* **WHAT TO WORK ON**
Reproduce the entries beneath exactly, without their images.

* **SOURCE MATERIAL**
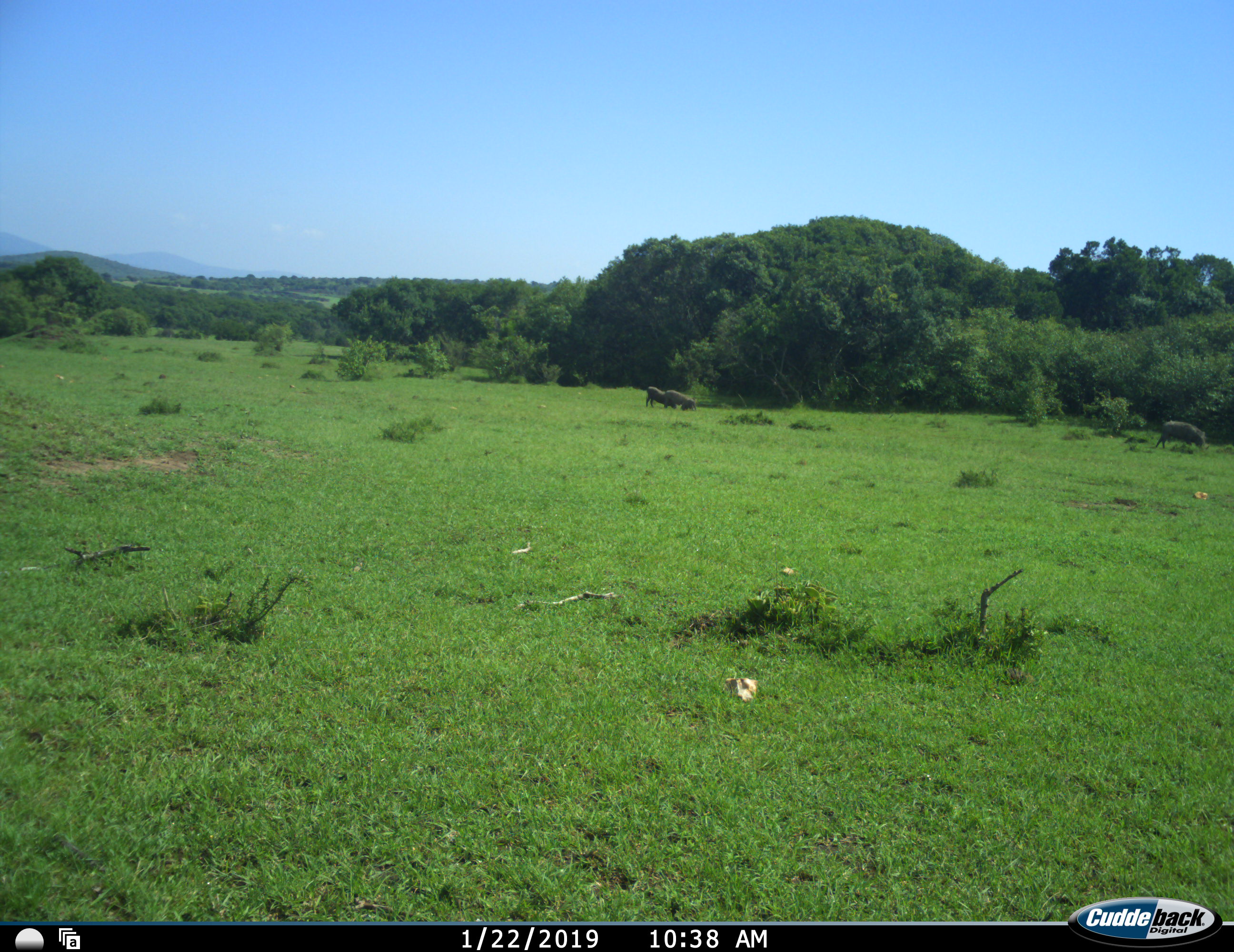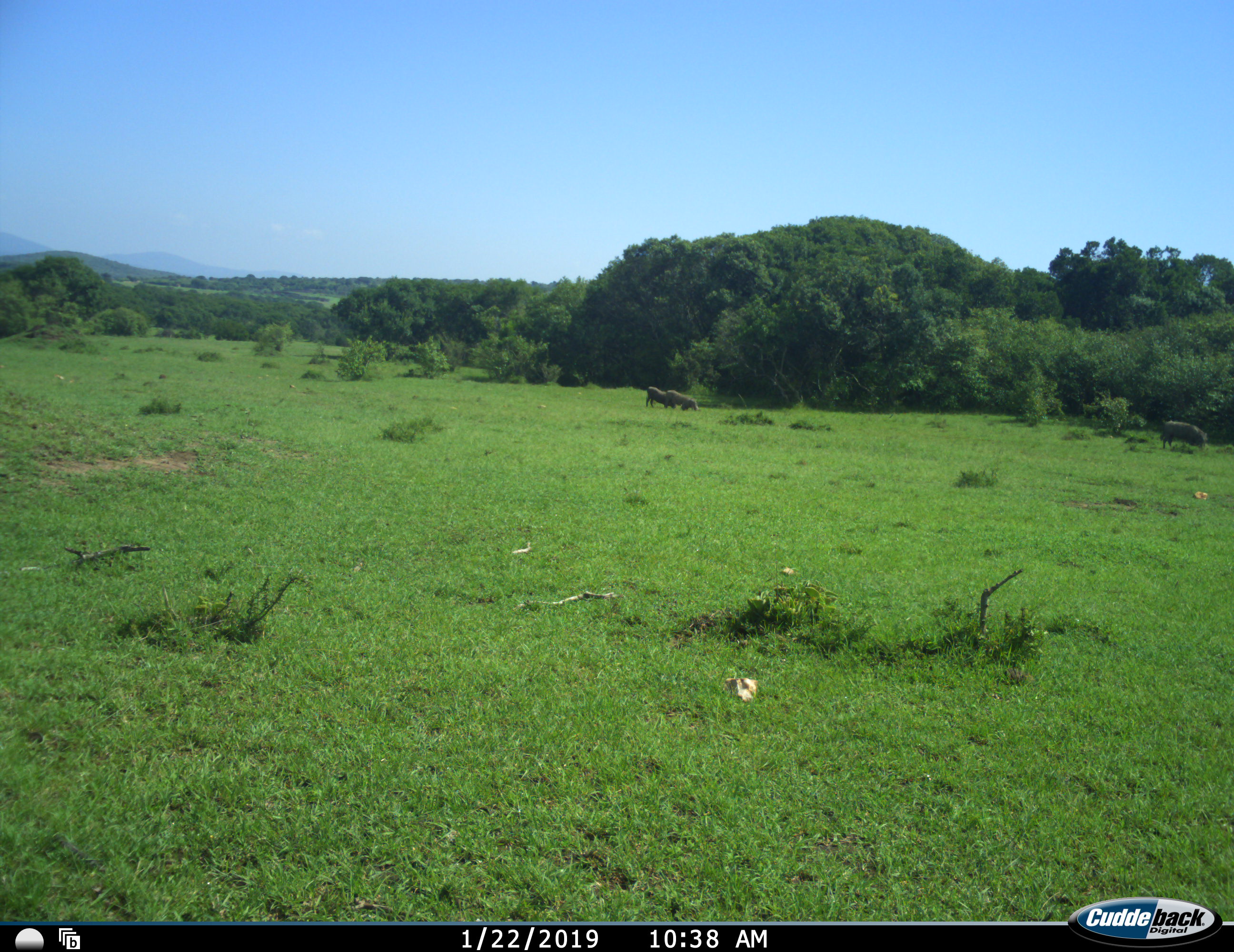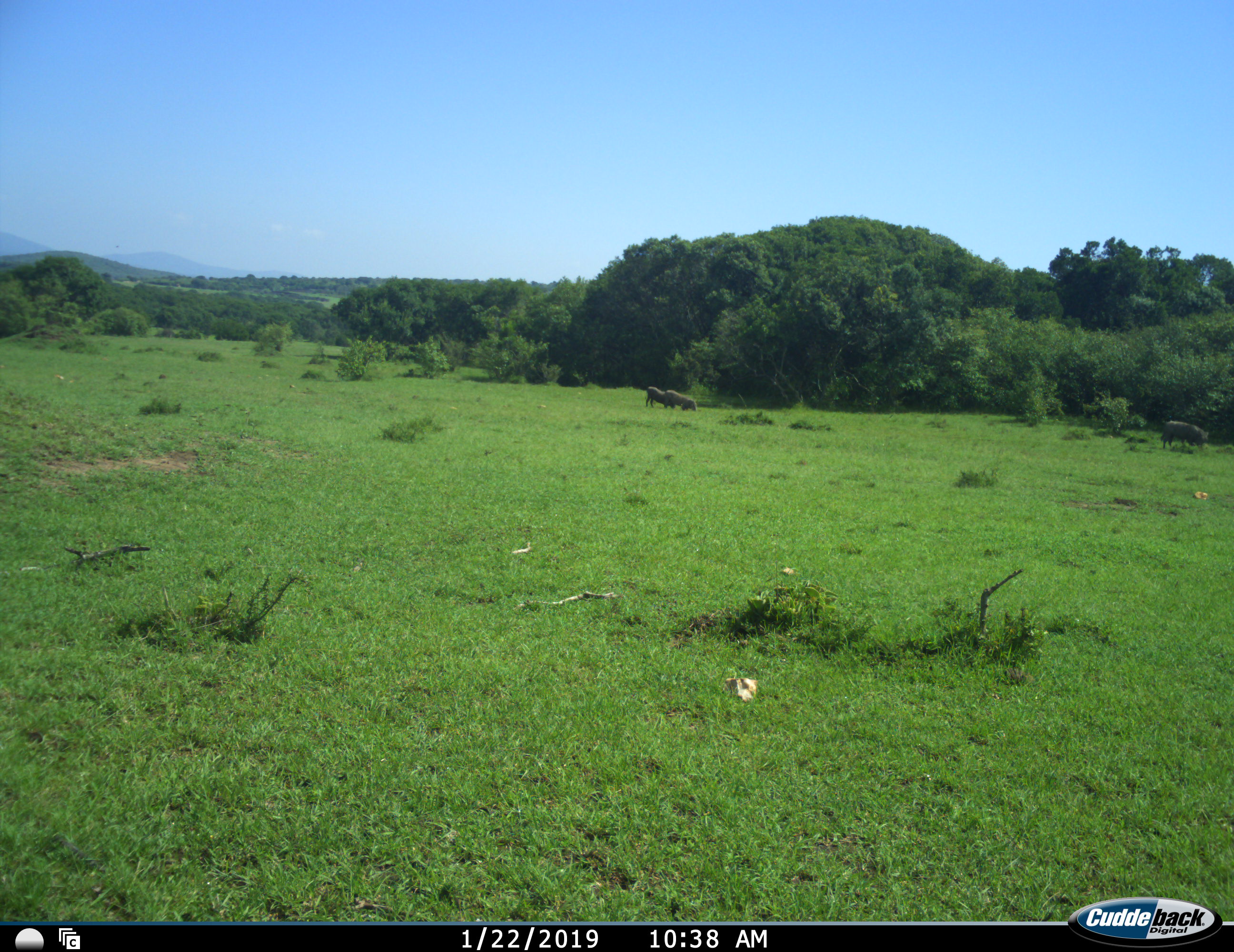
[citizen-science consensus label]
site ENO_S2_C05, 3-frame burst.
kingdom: Animalia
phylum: Chordata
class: Mammalia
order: Artiodactyla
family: Suidae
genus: Phacochoerus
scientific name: Phacochoerus africanus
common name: warthog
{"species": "warthog (Phacochoerus africanus)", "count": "3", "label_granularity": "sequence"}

* **ANSWER SECTION**
[citizen-science consensus label]
site ENO_S2_C05, 3-frame burst.
kingdom: Animalia
phylum: Chordata
class: Mammalia
order: Artiodactyla
family: Suidae
genus: Phacochoerus
scientific name: Phacochoerus africanus
common name: warthog
{"species": "warthog (Phacochoerus africanus)", "count": "3", "label_granularity": "sequence"}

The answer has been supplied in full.